◆ Data listing ◆

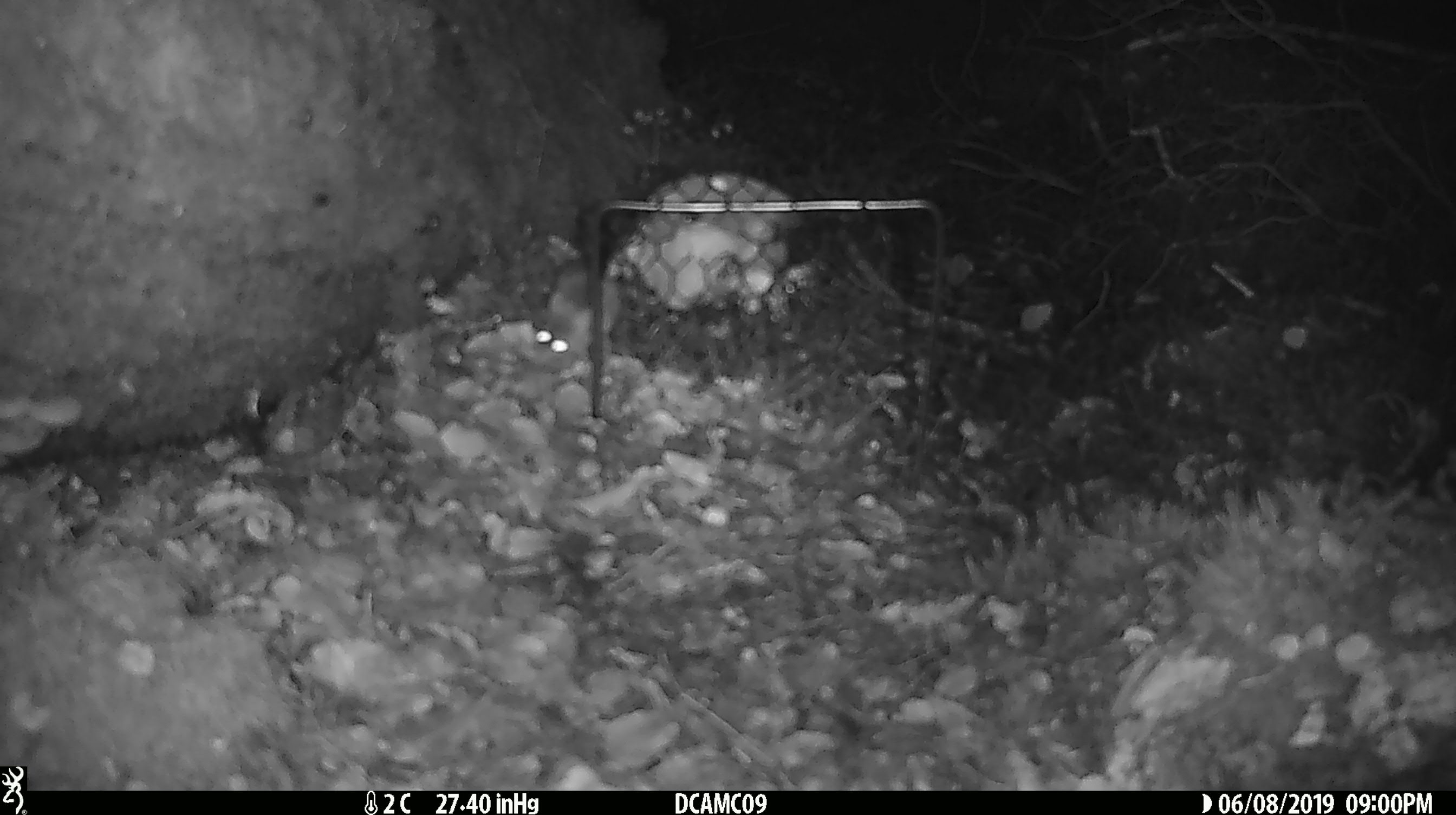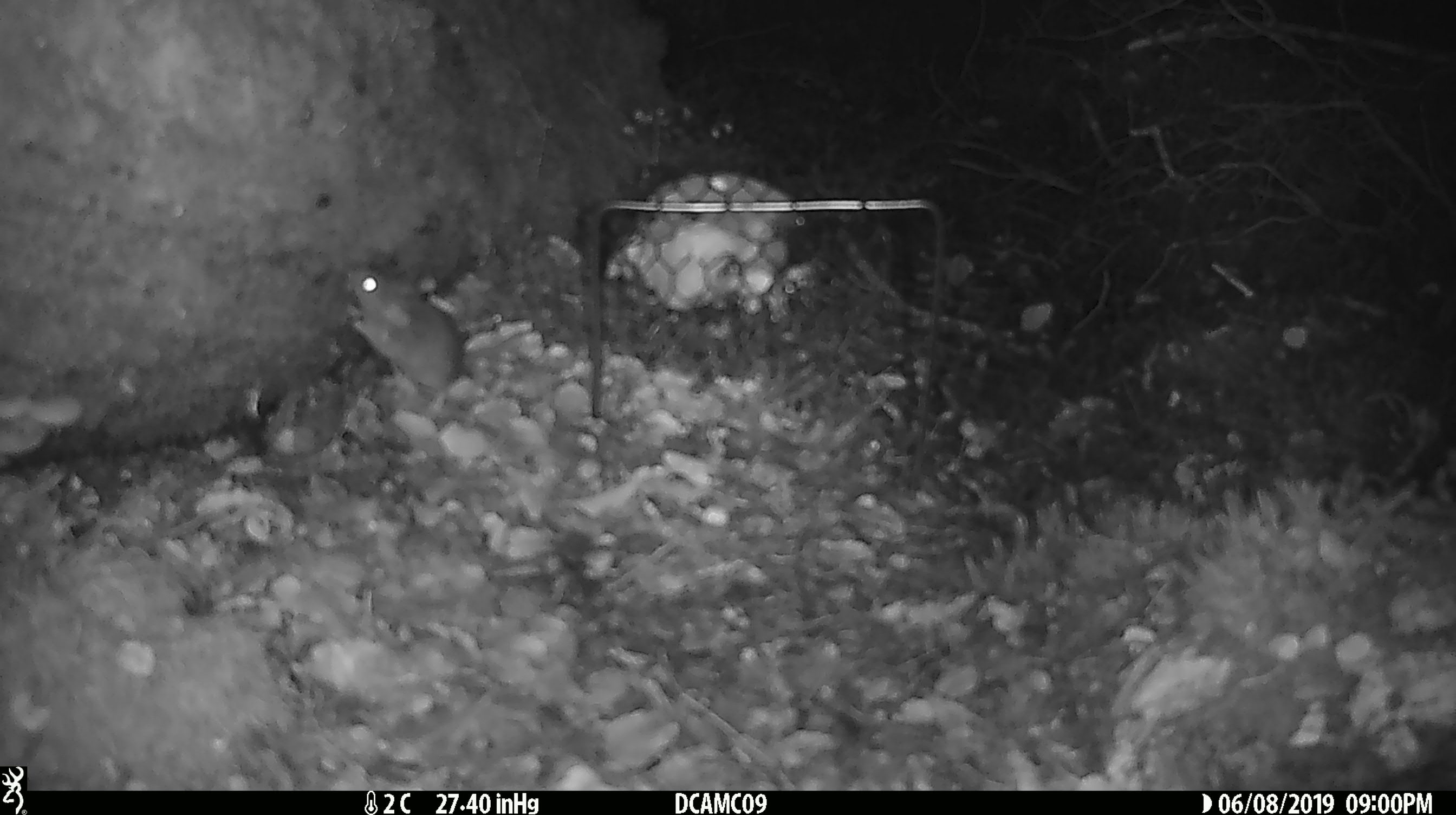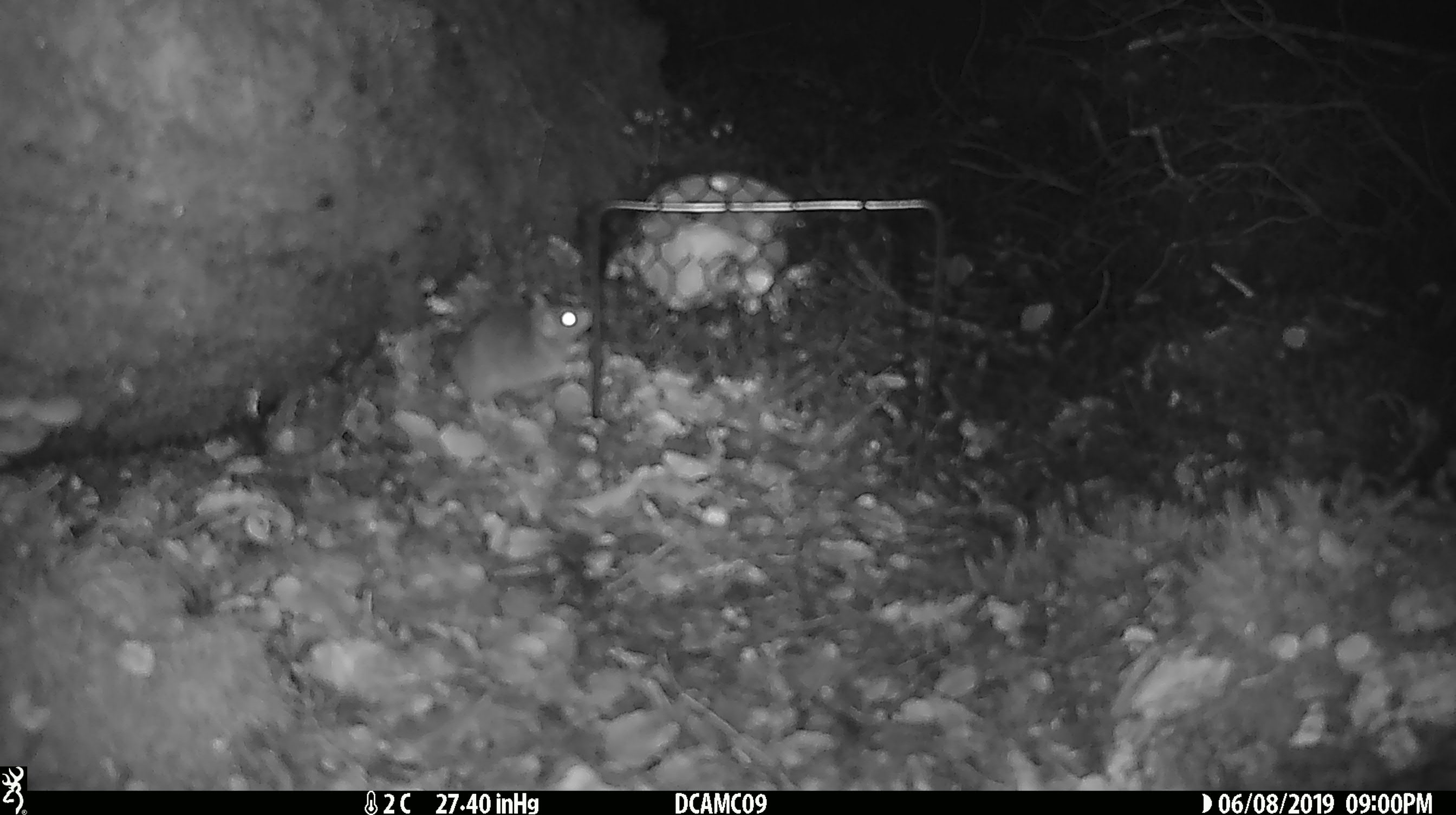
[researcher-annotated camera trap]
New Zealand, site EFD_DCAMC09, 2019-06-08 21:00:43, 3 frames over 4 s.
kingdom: Animalia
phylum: Chordata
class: Mammalia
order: Rodentia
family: Muridae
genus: Mus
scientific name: Mus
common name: mouse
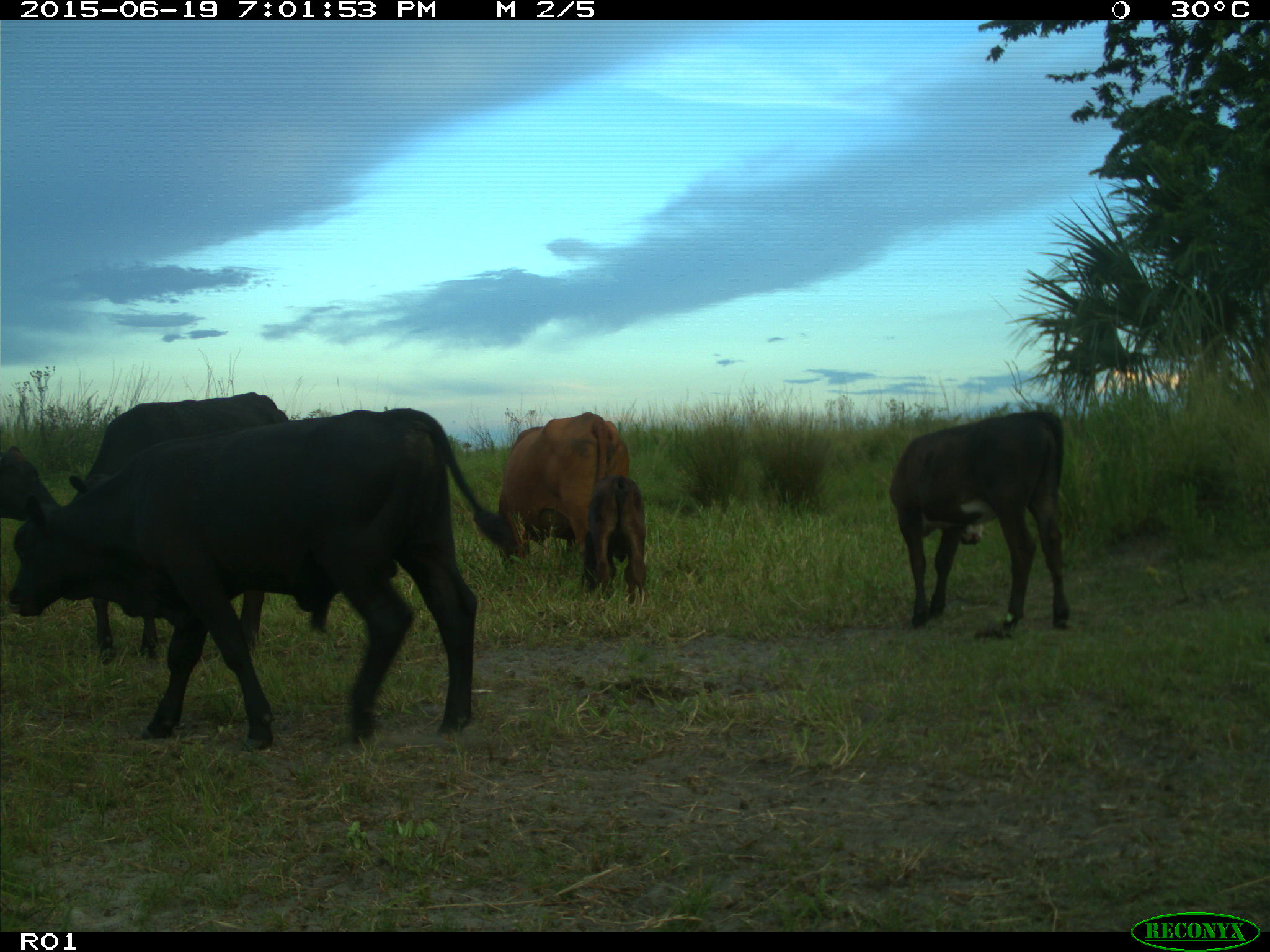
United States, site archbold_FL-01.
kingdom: Animalia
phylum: Chordata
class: Mammalia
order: Artiodactyla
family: Bovidae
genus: Bos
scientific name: Bos taurus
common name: domestic cow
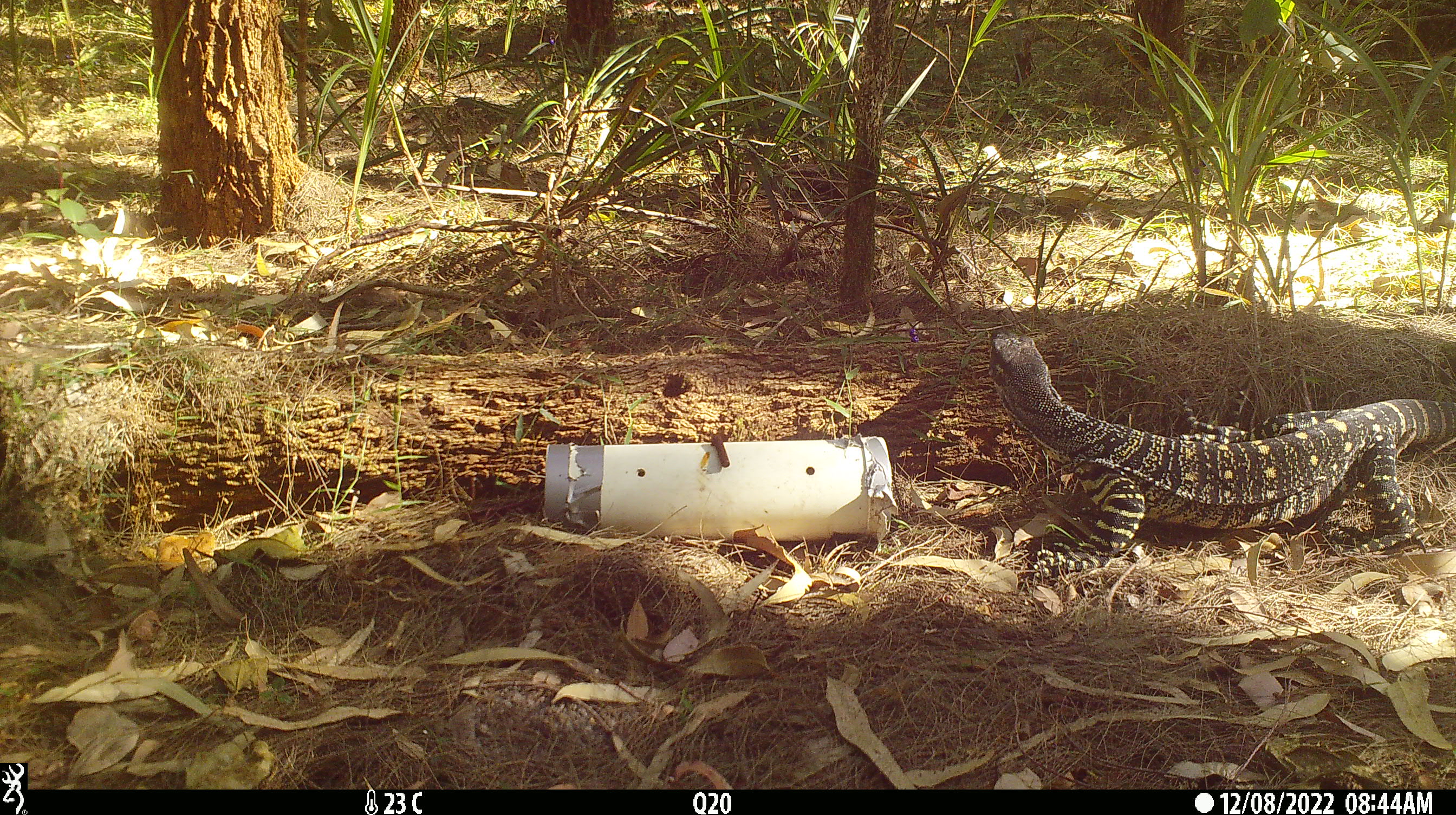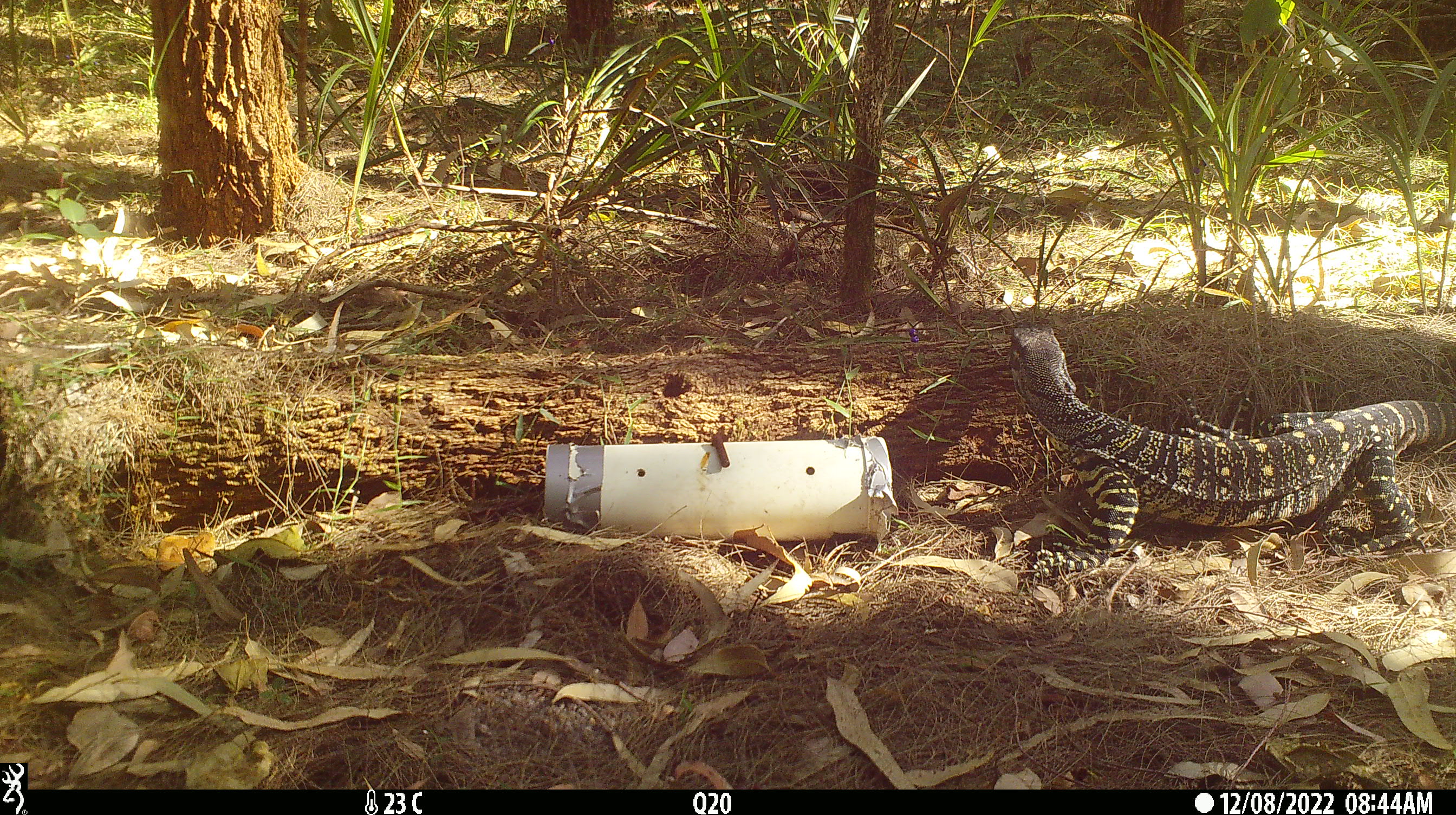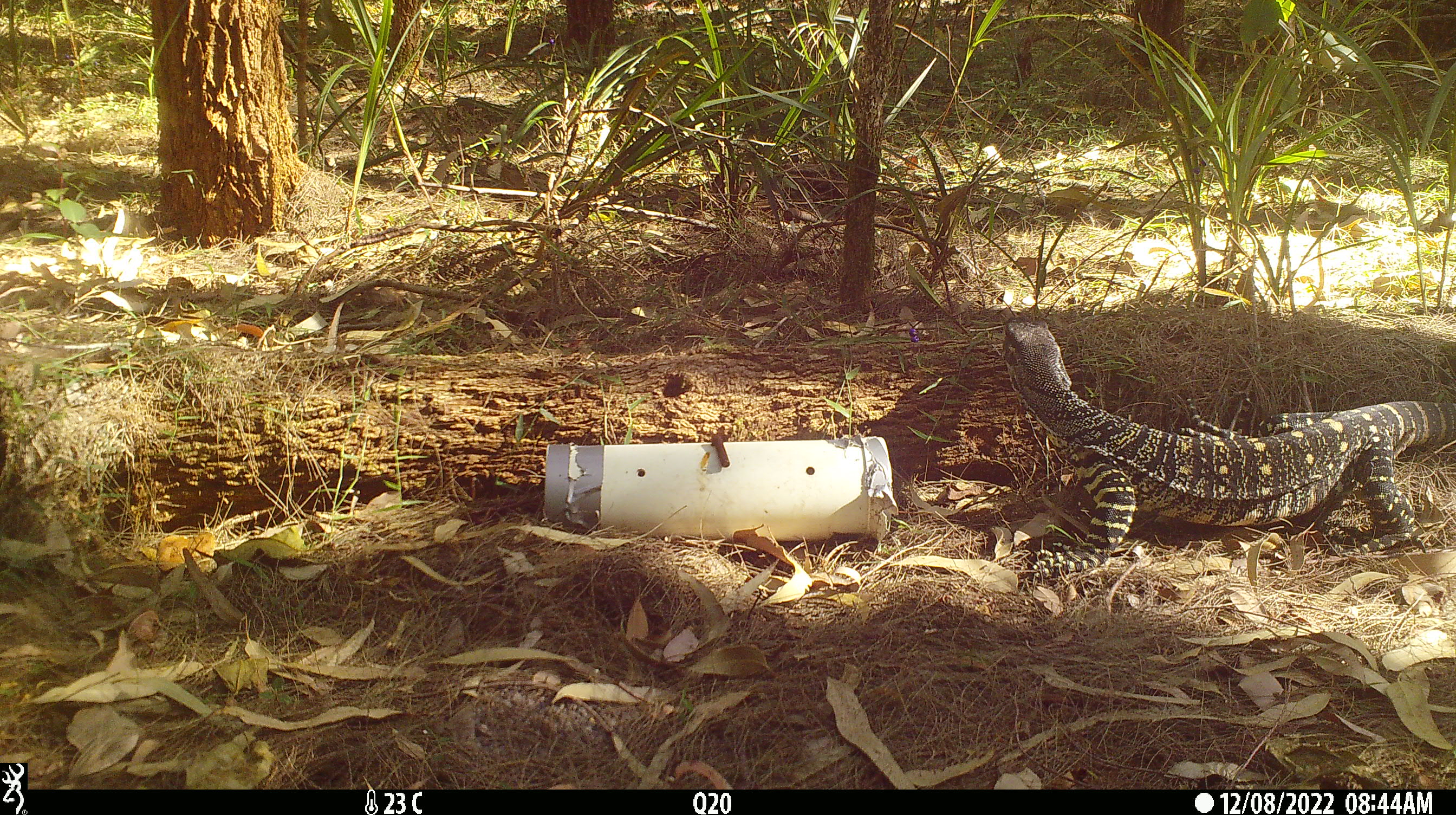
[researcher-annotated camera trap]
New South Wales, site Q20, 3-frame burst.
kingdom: Animalia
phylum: Chordata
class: Reptilia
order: Squamata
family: Varanidae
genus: Varanus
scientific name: Varanus varius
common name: lace monitor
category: goanna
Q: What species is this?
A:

◆ Work instructions ◆
Reproduce all entries exactly. Pictures do not belong in the copy.

◆ Expected answer ◆
[researcher-annotated camera trap]
New Zealand, site EFD_DCAMC09, 2019-06-08 21:00:43, 3 frames over 4 s.
kingdom: Animalia
phylum: Chordata
class: Mammalia
order: Rodentia
family: Muridae
genus: Mus
scientific name: Mus
common name: mouse
United States, site archbold_FL-01.
kingdom: Animalia
phylum: Chordata
class: Mammalia
order: Artiodactyla
family: Bovidae
genus: Bos
scientific name: Bos taurus
common name: domestic cow
[researcher-annotated camera trap]
New South Wales, site Q20, 3-frame burst.
kingdom: Animalia
phylum: Chordata
class: Reptilia
order: Squamata
family: Varanidae
genus: Varanus
scientific name: Varanus varius
common name: lace monitor
category: goanna
Q: What species is this?
A:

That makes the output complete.